Impi spent two years in the THF rehabilitation facility. After he was nursed back to a healthy weight, the team began to introduce him to small, non-biting ants known as ‘fine ants’. He was also taken ‘hunting’ by his carer who would use a stick to unearth ants, encouraging him to do the same. In time, he learnt what all mothers teach their pangolin young: how to survive on ants, ant eggs, pupae and termites. Along with his confidence in foraging, Impi’s scales, which were initially malformed from a lack of mothers’ milk, quickly began to improve. Mbeu, on the other hand, was in THF care for just under a year, before the team was confident that she was strong enough and competent at foraging on her own to be released back into her natural habitat. With Impi also ready to make his way in the world, their releases coincided, and a flight was scheduled to Matusadona, to return to the two back into the habitat where they belong.
A species under threat
Dubbed the world’s most trafficked mammal, the pangolin is a gentle, solitary animal with a tongue as long as its body and which curls itself into a ball when threatened. Covered in scales for which there is an increasing demand in traditional medicine use, pangolins are being persecuted for both their scales and meat, as a result their numbers are declining globally. In Africa, populations have declined dramatically, with pockets of isolated natural landscapes retaining the last viable populations.

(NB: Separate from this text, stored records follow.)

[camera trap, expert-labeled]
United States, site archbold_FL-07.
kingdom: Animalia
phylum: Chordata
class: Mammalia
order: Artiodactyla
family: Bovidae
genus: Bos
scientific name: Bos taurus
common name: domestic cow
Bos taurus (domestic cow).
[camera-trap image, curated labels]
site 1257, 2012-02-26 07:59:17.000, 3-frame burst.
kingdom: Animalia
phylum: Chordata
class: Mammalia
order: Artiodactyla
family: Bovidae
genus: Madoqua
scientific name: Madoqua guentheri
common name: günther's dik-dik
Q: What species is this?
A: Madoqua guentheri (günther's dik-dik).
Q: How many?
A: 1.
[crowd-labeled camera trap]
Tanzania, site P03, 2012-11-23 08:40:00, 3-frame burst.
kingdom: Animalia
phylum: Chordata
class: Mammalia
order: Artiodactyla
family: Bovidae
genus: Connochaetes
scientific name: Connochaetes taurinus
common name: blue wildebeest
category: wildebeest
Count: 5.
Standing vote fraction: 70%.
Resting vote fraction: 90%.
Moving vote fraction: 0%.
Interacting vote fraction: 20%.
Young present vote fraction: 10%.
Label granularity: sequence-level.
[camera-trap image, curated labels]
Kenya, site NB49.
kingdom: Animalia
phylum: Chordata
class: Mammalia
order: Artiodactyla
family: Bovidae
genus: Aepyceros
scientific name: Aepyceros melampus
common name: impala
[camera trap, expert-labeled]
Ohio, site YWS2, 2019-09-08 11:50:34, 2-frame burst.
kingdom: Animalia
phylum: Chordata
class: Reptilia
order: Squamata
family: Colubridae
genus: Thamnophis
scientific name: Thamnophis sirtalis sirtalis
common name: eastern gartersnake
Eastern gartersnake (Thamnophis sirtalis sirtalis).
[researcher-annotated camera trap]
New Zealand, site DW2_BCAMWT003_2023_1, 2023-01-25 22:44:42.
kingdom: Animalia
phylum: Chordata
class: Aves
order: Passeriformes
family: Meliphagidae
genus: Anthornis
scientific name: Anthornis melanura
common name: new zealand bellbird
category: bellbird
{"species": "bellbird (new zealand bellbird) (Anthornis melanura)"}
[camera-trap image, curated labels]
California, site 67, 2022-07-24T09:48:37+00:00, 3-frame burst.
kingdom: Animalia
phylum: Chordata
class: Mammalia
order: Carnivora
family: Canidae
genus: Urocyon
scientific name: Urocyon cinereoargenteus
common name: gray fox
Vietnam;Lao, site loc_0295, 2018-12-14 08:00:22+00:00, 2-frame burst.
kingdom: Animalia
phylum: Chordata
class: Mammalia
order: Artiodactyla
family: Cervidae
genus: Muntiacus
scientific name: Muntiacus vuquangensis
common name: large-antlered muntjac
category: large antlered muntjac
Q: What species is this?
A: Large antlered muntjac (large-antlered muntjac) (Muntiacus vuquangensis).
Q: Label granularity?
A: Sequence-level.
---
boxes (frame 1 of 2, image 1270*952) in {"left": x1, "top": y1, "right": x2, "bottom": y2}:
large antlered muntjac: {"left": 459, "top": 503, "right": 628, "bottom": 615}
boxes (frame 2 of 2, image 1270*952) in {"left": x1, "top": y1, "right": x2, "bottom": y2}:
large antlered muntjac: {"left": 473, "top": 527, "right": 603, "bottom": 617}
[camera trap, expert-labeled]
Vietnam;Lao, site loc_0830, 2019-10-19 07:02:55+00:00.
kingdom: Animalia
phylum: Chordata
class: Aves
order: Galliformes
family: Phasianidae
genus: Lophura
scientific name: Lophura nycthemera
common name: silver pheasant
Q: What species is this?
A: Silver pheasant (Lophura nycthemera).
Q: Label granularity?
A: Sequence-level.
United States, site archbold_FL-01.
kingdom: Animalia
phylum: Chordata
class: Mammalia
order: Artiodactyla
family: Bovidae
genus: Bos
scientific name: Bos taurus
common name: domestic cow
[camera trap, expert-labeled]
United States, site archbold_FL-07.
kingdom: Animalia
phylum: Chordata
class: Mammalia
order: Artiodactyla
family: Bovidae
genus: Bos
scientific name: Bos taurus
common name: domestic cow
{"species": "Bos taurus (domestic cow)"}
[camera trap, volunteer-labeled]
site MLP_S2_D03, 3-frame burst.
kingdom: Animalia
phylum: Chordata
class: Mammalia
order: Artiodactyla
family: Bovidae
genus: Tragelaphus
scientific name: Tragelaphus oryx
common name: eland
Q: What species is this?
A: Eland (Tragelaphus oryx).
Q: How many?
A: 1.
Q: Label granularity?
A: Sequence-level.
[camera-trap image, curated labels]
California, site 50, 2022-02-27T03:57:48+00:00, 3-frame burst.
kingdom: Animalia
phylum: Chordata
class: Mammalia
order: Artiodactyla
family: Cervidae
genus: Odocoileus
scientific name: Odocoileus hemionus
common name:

Of the world’s eight pangolin species, four occur in Africa; the Giant ground pangolin, Temminck’s ground pangolin, the white-bellied (or tree) pangolin and the black-bellied pangolin. All are listed on CITES Appendix I, prohibiting commercial international trade of the species and its parts.
Partnering for pangolin
In 2019, African Parks and Tikki Hywood Foundation pioneered a partnership combining their expertise and resources to boost conservation efforts of pangolin. By harnessing Tikki Hywood Foundation’s specialised species knowledge and skills and African Parks’ technical and operational capacity in remote protected areas such as Matusadona National Park, the partnership ensures that pangolin are rescued, rehabilitated and released into safe and suitable habitats. Since May 2023, Tikki Hywood Foundation has worked with Matusadona National Park to establish the Matusadona Pangolin Monitoring Programme, a monitoring and release programme supported by the Pangolin Crisis Fund. The park’s diverse landscape enables strategic releases of pangolin into habitats similar to their origins, which has thus far resulted in eleven successful releases. This year, the park successfully released four pangolin, including two rescued from the illegal wildlife trade and two which were handed in by local community members – a positive indication that park-supported community environmental education programmes are having an effect along with a growing trust between the communities and the park.